### Your task:
Copy out the Vision Transformer reference below word for word, from its title through its last line.

____ Excerpt to read

Vision Transformer models

This is the API reference for the Vision Transformer models supported by Metalhead.jl.

The higher-level model constructors

Metalhead.ViTType
ViT(config::Symbol = base; imsize::Dims{2} = (224, 224), inchannels::Integer = 3,
    patch_size::Dims{2} = (16, 16), pool = :class, nclasses::Integer = 1000)

Creates a Vision Transformer (ViT) model. (reference).

Arguments

  • config: the model configuration, one of [:tiny, :small, :base, :large, :huge, :giant, :gigantic]
  • imsize: image size
  • inchannels: number of input channels
  • patch_size: size of the patches
  • pool: pooling type, either :class or :mean
  • nclasses: number of classes in the output

See also Metalhead.vit.

source

The mid-level functions

Metalhead.vitFunction
vit(imsize::Dims{2} = (256, 256); inchannels::Integer = 3, patch_size::Dims{2} = (16, 16),
    embedplanes = 768, depth = 6, nheads = 16, mlp_ratio = 4.0, dropout_prob = 0.1,
    emb_dropout_prob = 0.1, pool = :class, nclasses::Integer = 1000)

Creates a Vision Transformer (ViT) model. (reference).

Arguments

  • imsize: image size
  • inchannels: number of input channels
  • patch_size: size of the patches
  • embedplanes: the number of channels after the patch embedding
  • depth: number of blocks in the transformer
  • nheads: number of attention heads in the transformer
  • mlpplanes: number of hidden channels in the MLP block in the transformer
  • dropout_prob: dropout probability
  • emb_dropout: dropout probability for the positional embedding layer
  • pool: pooling type, either :class or :mean
  • nclasses: number of classes in the output
source

________
____ Exercise data

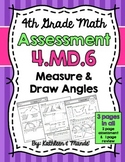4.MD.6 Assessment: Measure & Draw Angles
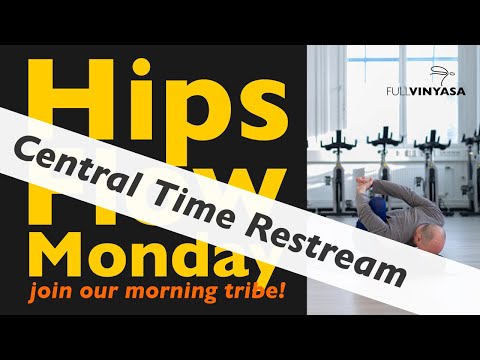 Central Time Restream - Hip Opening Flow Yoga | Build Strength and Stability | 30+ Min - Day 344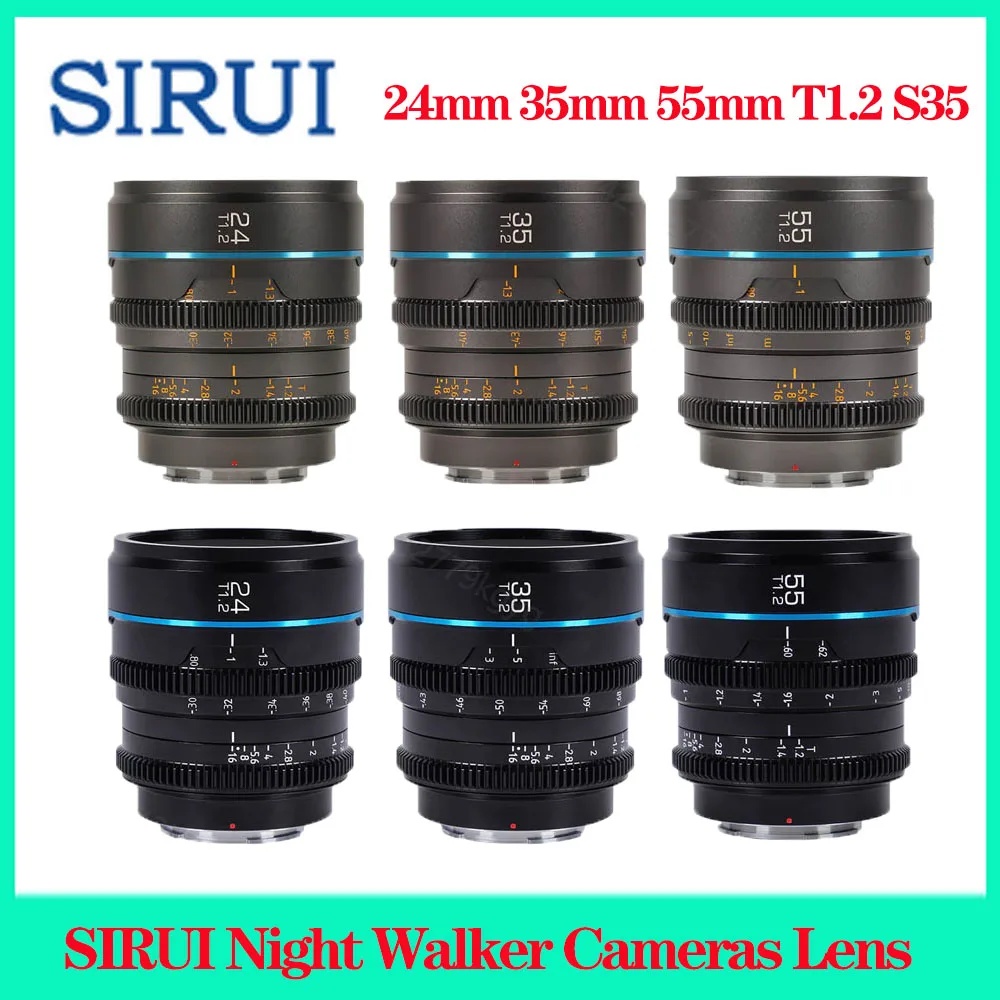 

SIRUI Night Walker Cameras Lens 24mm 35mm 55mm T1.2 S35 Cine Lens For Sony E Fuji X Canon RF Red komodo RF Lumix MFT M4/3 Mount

________

### Solution:
Vision Transformer models

This is the API reference for the Vision Transformer models supported by Metalhead.jl.

The higher-level model constructors

Metalhead.ViTType
ViT(config::Symbol = base; imsize::Dims{2} = (224, 224), inchannels::Integer = 3,
    patch_size::Dims{2} = (16, 16), pool = :class, nclasses::Integer = 1000)

Creates a Vision Transformer (ViT) model. (reference).

Arguments

  • config: the model configuration, one of [:tiny, :small, :base, :large, :huge, :giant, :gigantic]
  • imsize: image size
  • inchannels: number of input channels
  • patch_size: size of the patches
  • pool: pooling type, either :class or :mean
  • nclasses: number of classes in the output

See also Metalhead.vit.

source

The mid-level functions

Metalhead.vitFunction
vit(imsize::Dims{2} = (256, 256); inchannels::Integer = 3, patch_size::Dims{2} = (16, 16),
    embedplanes = 768, depth = 6, nheads = 16, mlp_ratio = 4.0, dropout_prob = 0.1,
    emb_dropout_prob = 0.1, pool = :class, nclasses::Integer = 1000)

Creates a Vision Transformer (ViT) model. (reference).

Arguments

  • imsize: image size
  • inchannels: number of input channels
  • patch_size: size of the patches
  • embedplanes: the number of channels after the patch embedding
  • depth: number of blocks in the transformer
  • nheads: number of attention heads in the transformer
  • mlpplanes: number of hidden channels in the MLP block in the transformer
  • dropout_prob: dropout probability
  • emb_dropout: dropout probability for the positional embedding layer
  • pool: pooling type, either :class or :mean
  • nclasses: number of classes in the output
source